• Stated exercise
Copy each line of the data below word for word, keeping every character unchanged.

• Dataset records
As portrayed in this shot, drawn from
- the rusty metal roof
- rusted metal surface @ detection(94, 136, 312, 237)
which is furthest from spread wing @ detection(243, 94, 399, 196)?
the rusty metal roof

• Problem solution
As portrayed in this shot, drawn from
- the rusty metal roof
- rusted metal surface @ detection(94, 136, 312, 237)
which is furthest from spread wing @ detection(243, 94, 399, 196)?
the rusty metal roof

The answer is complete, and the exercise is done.